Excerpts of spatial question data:
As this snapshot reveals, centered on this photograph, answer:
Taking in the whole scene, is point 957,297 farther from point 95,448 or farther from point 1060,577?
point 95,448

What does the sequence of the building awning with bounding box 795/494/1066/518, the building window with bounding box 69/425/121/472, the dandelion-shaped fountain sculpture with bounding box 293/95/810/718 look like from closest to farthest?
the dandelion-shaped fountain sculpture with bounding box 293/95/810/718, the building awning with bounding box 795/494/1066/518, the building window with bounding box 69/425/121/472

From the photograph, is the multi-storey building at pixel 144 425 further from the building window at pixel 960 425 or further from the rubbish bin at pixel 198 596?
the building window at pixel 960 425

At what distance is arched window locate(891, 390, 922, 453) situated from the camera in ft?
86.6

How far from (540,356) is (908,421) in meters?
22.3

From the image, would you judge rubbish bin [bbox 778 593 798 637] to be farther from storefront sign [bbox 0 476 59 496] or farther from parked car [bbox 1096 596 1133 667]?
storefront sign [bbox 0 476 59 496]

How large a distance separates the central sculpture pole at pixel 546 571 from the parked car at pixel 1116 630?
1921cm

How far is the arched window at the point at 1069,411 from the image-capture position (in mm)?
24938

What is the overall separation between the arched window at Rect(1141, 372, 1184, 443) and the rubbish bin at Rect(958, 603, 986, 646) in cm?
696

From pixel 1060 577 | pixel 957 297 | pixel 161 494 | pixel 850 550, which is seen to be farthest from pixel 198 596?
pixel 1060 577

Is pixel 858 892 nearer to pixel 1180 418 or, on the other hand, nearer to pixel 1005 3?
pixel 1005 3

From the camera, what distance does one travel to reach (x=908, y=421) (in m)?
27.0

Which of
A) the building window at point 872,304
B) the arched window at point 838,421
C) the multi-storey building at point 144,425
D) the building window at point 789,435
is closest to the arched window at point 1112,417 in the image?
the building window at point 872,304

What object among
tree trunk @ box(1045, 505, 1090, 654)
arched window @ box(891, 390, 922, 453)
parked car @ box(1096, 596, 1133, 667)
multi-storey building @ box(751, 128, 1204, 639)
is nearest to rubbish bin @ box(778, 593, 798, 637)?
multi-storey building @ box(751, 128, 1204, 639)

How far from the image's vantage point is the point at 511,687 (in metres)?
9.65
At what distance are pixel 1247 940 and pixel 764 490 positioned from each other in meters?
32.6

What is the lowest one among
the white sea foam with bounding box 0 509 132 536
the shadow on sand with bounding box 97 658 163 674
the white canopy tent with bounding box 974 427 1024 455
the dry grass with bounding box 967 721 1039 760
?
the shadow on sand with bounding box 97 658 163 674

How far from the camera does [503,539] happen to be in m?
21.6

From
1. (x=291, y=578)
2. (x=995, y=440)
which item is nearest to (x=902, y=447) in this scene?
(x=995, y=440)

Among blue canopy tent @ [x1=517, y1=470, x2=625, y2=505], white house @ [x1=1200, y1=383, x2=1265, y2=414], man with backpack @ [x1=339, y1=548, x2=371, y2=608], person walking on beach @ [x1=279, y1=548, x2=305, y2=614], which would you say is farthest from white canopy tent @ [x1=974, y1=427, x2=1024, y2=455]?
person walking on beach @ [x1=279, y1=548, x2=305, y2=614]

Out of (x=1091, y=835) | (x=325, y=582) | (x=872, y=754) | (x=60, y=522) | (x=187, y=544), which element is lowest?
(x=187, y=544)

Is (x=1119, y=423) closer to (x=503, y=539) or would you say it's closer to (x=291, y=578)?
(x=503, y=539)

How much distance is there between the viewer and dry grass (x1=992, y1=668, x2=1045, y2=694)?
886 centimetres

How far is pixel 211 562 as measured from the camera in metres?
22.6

▸ **Short exercise**
Count the lines of the items above that contain the string "lowest", treating uppercase and lowercase as different, and give only the number.

▸ **Correct response**
2